═════ MATERIAL FOR THIS EXERCISE ═════

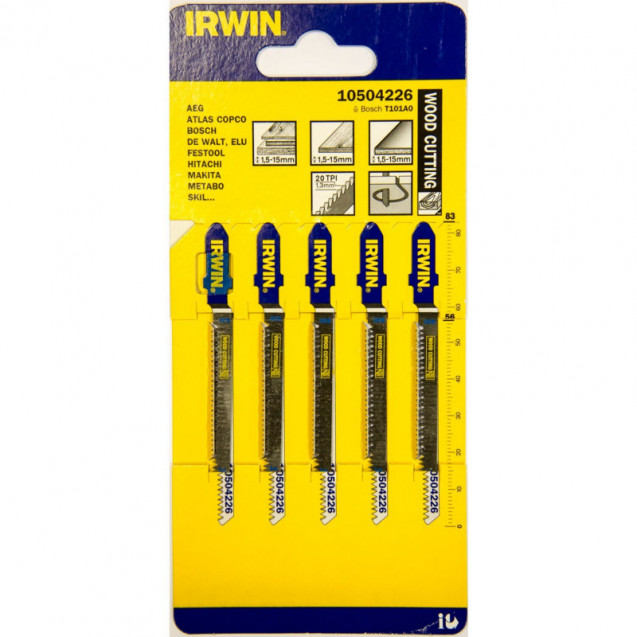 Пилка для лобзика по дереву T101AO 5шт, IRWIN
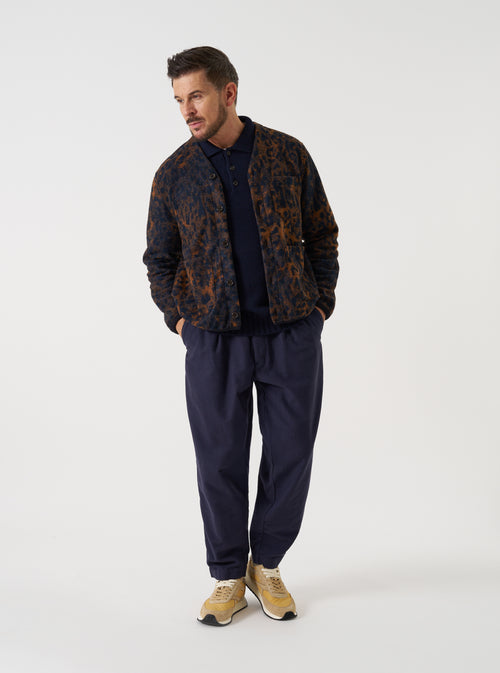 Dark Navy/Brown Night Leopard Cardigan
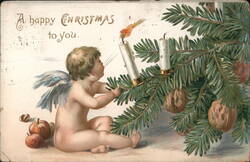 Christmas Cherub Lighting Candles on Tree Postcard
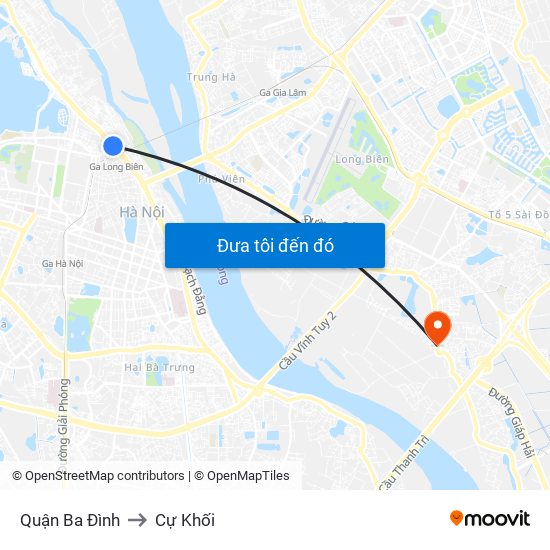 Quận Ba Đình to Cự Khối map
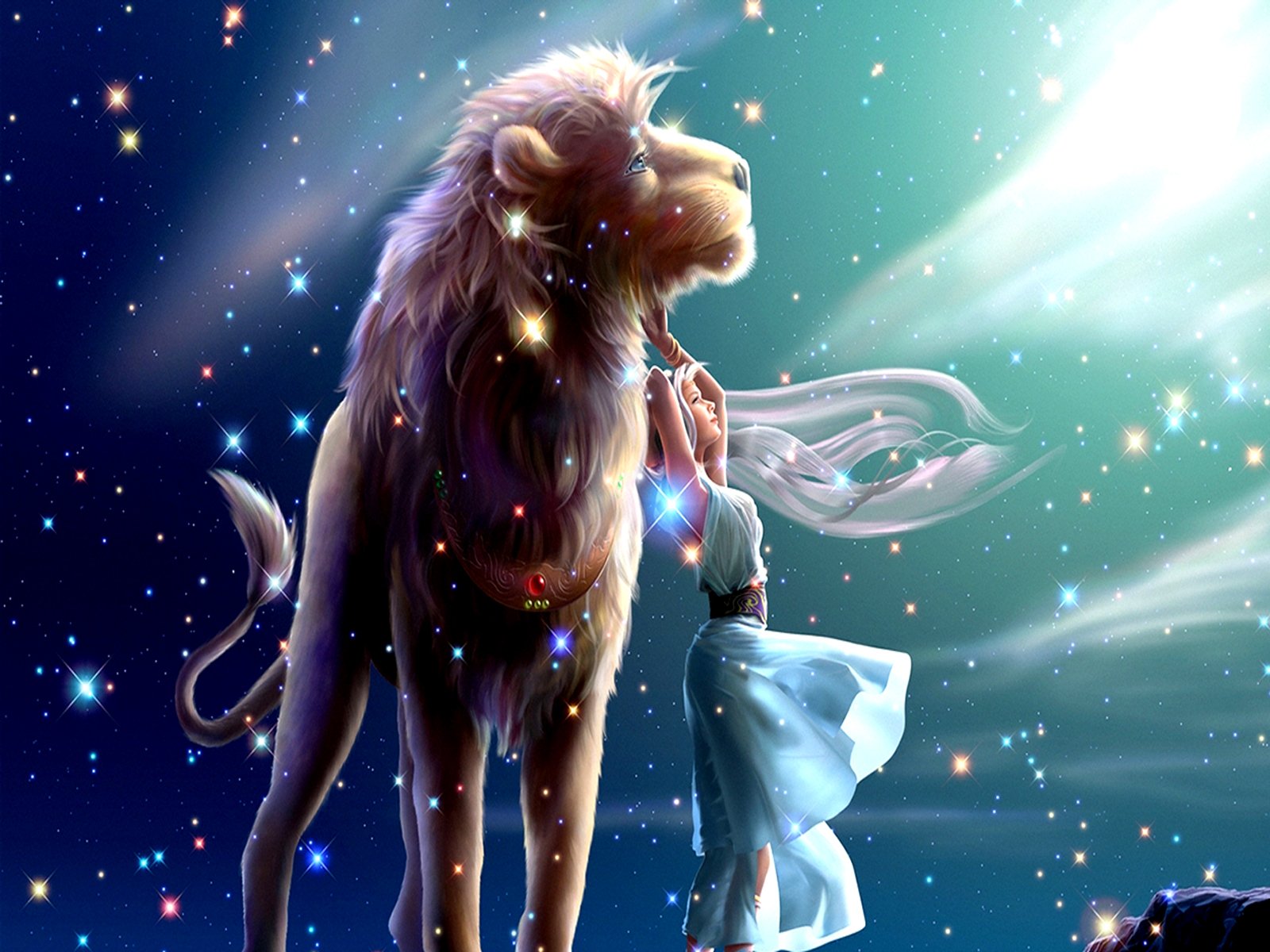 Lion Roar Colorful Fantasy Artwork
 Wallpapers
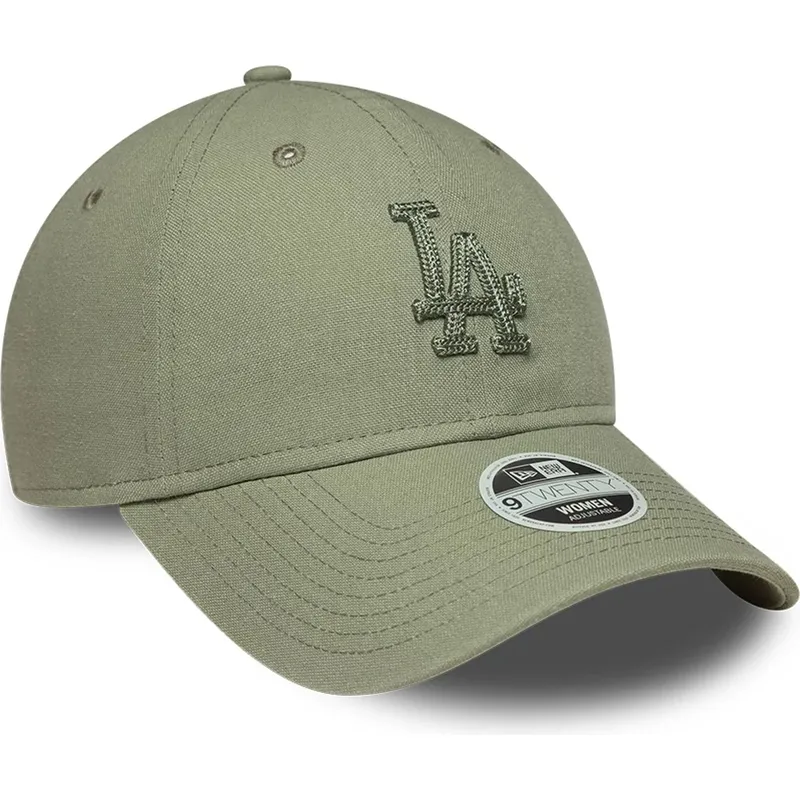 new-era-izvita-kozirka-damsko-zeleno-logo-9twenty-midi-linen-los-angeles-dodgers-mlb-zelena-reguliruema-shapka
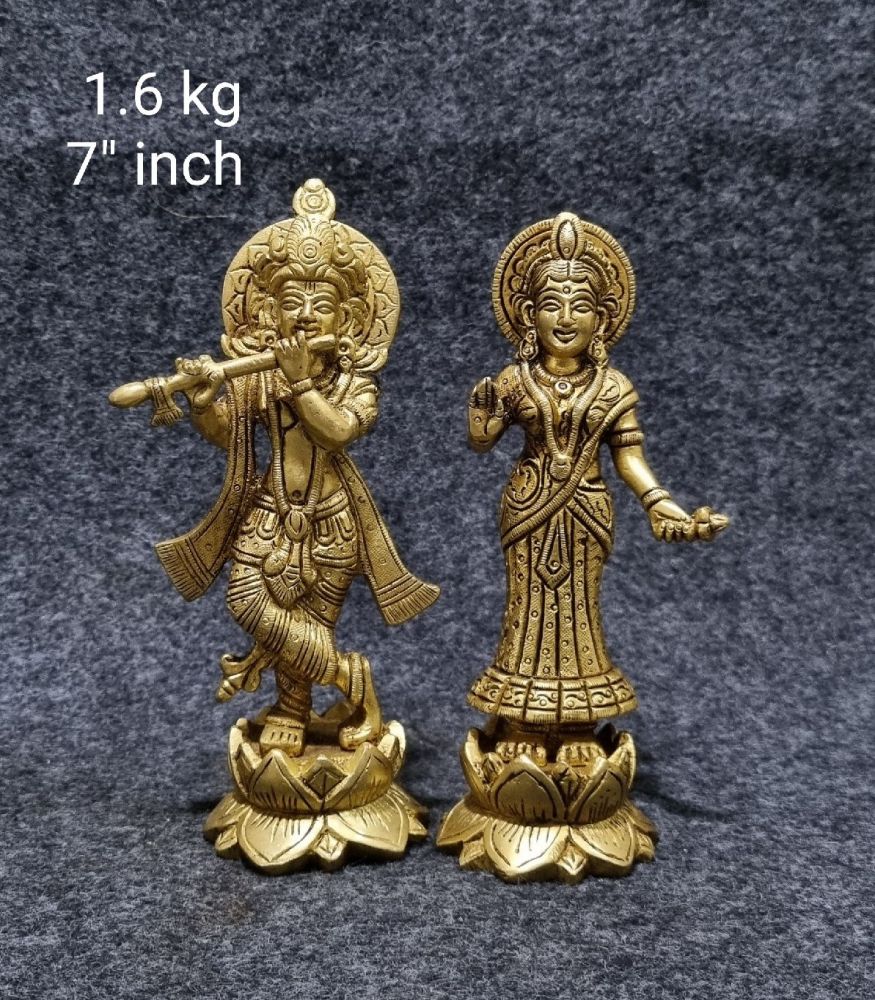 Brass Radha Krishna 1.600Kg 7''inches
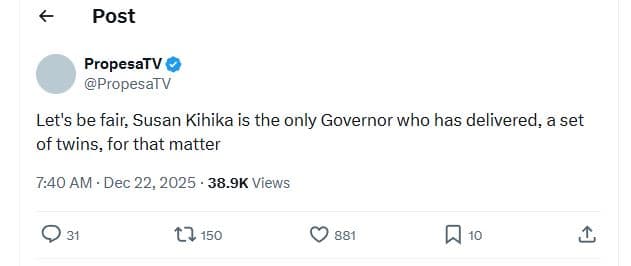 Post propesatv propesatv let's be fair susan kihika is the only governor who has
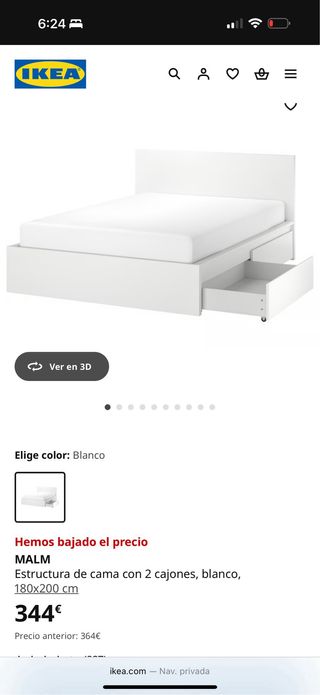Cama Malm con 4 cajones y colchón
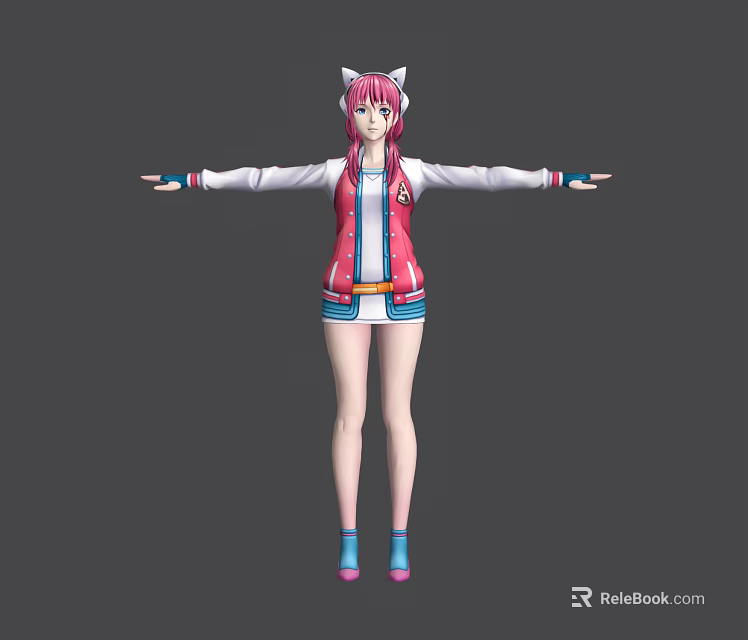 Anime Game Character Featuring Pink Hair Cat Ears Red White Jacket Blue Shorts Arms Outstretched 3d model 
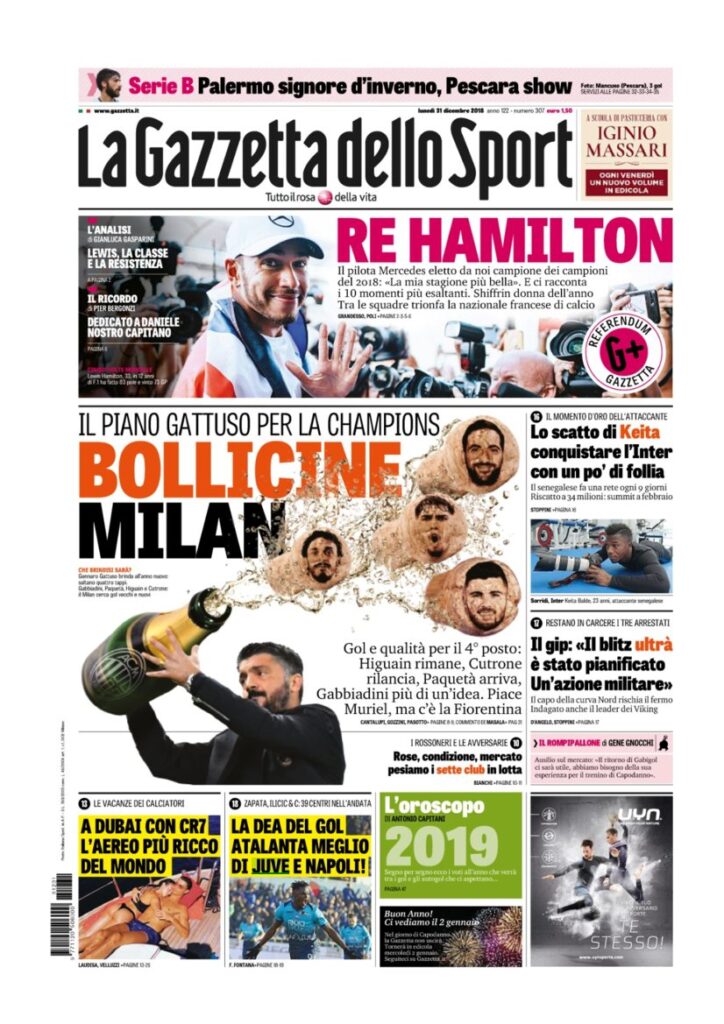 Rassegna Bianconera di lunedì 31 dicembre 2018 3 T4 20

═════

EXERCISE:
Please set down each of the lines above word for word, leaving the pictures out.

RESPONSE TO THIS EXERCISE:
 Пилка для лобзика по дереву T101AO 5шт, IRWIN
 Dark Navy/Brown Night Leopard Cardigan
 Christmas Cherub Lighting Candles on Tree Postcard
 Quận Ba Đình to Cự Khối map
 Lion Roar Colorful Fantasy Artwork
 Wallpapers
 new-era-izvita-kozirka-damsko-zeleno-logo-9twenty-midi-linen-los-angeles-dodgers-mlb-zelena-reguliruema-shapka
 Brass Radha Krishna 1.600Kg 7''inches
 Post propesatv propesatv let's be fair susan kihika is the only governor who has
Cama Malm con 4 cajones y colchón
 Anime Game Character Featuring Pink Hair Cat Ears Red White Jacket Blue Shorts Arms Outstretched 3d model 
 Rassegna Bianconera di lunedì 31 dicembre 2018 3 T4 20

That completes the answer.